The popular enthusiasm for Kamala Harris isn’t quite as timid as it is for Joe Biden—and one may inquire what on earth could be—but it is almost certainly even more dishonest. Harris embarrassed herself as a presidential candidate, squandering the assiduous support she enjoyed in the corporate press (including an article in Politico that effectively declared her the Democratic Party nominee two years in advance) as well as more than forty million dollars in sponsorship money. The former allowed her to escape scrutiny for her autocratic record as the Californian Attorney General despite Lara Bazelon’s best efforts to expose it; the latter evaporated when Tulsi Gabbard relayed part of this bloodstained history to a broader audience and Harris could not even attempt to answer for it. Officially, she shuttered her campaign in December of last year, but it had been a dilapidated heap for several months since, and she was wise to junk the machinery before it failed to collect a single delegate. Her protracted fall from grace is all the more impressive if we accept her self-description, spoken at the start of her downswing, as a “top-tier candidate”.

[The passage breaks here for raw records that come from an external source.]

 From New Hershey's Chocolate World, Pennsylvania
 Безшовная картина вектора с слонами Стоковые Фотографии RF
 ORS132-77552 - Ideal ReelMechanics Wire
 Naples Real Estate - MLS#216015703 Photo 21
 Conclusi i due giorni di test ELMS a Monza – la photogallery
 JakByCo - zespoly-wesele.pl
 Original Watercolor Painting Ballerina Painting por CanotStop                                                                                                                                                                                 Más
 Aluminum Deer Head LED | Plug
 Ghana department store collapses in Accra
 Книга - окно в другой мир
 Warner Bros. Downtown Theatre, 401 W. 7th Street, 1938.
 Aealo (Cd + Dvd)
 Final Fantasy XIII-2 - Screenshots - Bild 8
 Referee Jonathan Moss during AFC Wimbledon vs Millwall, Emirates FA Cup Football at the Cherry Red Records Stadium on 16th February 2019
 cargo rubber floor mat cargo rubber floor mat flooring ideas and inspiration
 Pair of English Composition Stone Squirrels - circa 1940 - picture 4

None of this reads as the description of a viable vice-presidential nominee, but in the current year, when the will of the people is wholly foreign to the democratic process as well as the government to which it gives rise, perhaps it is appropriate for Harris to stand beside Biden, another byproduct of institutional power, and lead the Democratic Party’s presidential ballot. The Party has just eight weeks more to persuade the electorate, the same electorate that abandoned Harris one year ago, to accept her as the second-best possible shepherd of this weary American flock. When we frame the task in these terms, it actually appears to be pretty straightforward, even feasible. Accordingly, the Party is doing everything in its power—of which it possesses plenty—to complicate this effort. To this end, it has selected the most simplistic of all possible endeavors: to make Kamala Harris even more unlikable than she naturally is.

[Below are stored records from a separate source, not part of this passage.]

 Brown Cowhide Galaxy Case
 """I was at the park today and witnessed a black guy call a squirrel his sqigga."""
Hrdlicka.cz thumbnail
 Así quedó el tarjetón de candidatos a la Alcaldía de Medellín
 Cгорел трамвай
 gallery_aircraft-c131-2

Harris took several meaningful steps in that direction on Sunday, September 6th, when she chatted at some length with Dana Bash of CNN. Admittedly, I don’t watch CNN as often as I should, as I tend to believe I see enough neoliberal propaganda on Twitter; however, this interview will inspire me to pay more attention to that network in the future, as it presents an uncommonly unobscured view of the world as experienced by the bourgeoisie. Consider Bash, whose ex-husband served as the Chief of Staff not only of the CIA but also of the Department of Defense, walking the ghostly lawns of Howard University and having a cheerful conversation with Harris, who sits on the Senate Intelligence Committee. Although they are walking outdoors, completely alone in an environment that has been vacated due to the coronavirus, still they are wearing face masks and maintaining a conspicuous distance. The abundance of messaging, instruction, and fearmongering in the opening frame alone could inspire one to make a dangerous drinking game.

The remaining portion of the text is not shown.